Records on scene geometry
==================================================
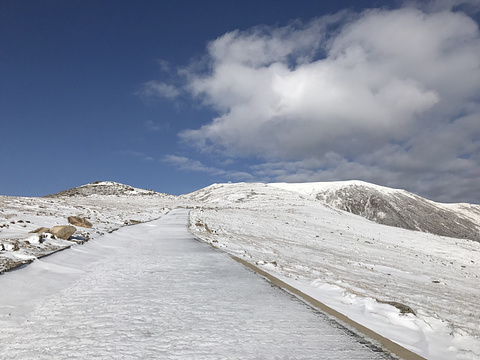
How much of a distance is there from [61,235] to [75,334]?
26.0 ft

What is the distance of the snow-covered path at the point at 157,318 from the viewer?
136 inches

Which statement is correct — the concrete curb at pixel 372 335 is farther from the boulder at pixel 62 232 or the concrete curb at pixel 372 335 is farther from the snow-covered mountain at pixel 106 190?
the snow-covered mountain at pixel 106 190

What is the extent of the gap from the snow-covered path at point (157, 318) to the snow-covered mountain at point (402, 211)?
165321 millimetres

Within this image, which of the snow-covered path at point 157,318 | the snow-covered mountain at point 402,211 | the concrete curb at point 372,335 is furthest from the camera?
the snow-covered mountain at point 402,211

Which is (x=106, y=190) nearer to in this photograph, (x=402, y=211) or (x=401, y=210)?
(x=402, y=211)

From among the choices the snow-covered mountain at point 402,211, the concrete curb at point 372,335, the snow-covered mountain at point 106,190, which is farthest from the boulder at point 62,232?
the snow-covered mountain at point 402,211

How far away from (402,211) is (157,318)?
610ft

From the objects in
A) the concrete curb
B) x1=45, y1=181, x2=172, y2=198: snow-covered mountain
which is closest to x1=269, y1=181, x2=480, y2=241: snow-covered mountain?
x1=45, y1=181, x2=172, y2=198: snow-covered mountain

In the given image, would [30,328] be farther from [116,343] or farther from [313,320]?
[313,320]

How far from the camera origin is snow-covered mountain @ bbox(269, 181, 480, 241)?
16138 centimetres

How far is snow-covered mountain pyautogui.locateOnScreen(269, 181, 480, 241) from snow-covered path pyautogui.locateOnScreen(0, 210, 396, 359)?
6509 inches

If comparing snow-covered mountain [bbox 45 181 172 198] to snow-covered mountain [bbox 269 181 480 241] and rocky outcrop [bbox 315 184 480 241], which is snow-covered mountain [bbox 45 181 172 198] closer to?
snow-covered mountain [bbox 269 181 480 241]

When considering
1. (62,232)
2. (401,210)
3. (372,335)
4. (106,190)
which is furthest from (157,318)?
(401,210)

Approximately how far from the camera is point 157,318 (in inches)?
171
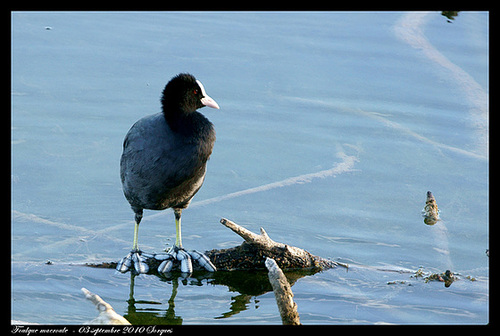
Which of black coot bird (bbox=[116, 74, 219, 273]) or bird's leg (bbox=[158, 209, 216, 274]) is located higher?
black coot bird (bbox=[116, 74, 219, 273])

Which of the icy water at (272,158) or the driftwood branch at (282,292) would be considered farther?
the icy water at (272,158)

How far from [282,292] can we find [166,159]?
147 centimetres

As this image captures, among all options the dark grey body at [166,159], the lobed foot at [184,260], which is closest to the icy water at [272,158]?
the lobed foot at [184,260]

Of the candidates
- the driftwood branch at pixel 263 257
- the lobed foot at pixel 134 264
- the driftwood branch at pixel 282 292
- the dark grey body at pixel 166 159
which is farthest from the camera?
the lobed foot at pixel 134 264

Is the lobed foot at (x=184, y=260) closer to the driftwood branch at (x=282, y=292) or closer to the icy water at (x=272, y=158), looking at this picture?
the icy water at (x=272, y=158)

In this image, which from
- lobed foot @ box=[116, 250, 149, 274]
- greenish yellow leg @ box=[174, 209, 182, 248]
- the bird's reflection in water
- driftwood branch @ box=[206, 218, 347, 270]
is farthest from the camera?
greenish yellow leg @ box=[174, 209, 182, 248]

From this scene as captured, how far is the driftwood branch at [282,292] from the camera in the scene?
==================================================
→ Problem to solve:
Turn the stretch from the line containing "In this image, which from" through the end of the records into a Markdown table. Use a Row column for the row number and a Line column for the line, and skip blank lines.

→ Answer for this exercise:
| Row | Line |
|---|---|
| 1 | In this image, which from |
| 2 | - lobed foot @ box=[116, 250, 149, 274] |
| 3 | - greenish yellow leg @ box=[174, 209, 182, 248] |
| 4 | - the bird's reflection in water |
| 5 | - driftwood branch @ box=[206, 218, 347, 270] |
| 6 | is farthest from the camera? |
| 7 | greenish yellow leg @ box=[174, 209, 182, 248] |
| 8 | From this scene as captured, how far is the driftwood branch at [282,292] from the camera in the scene? |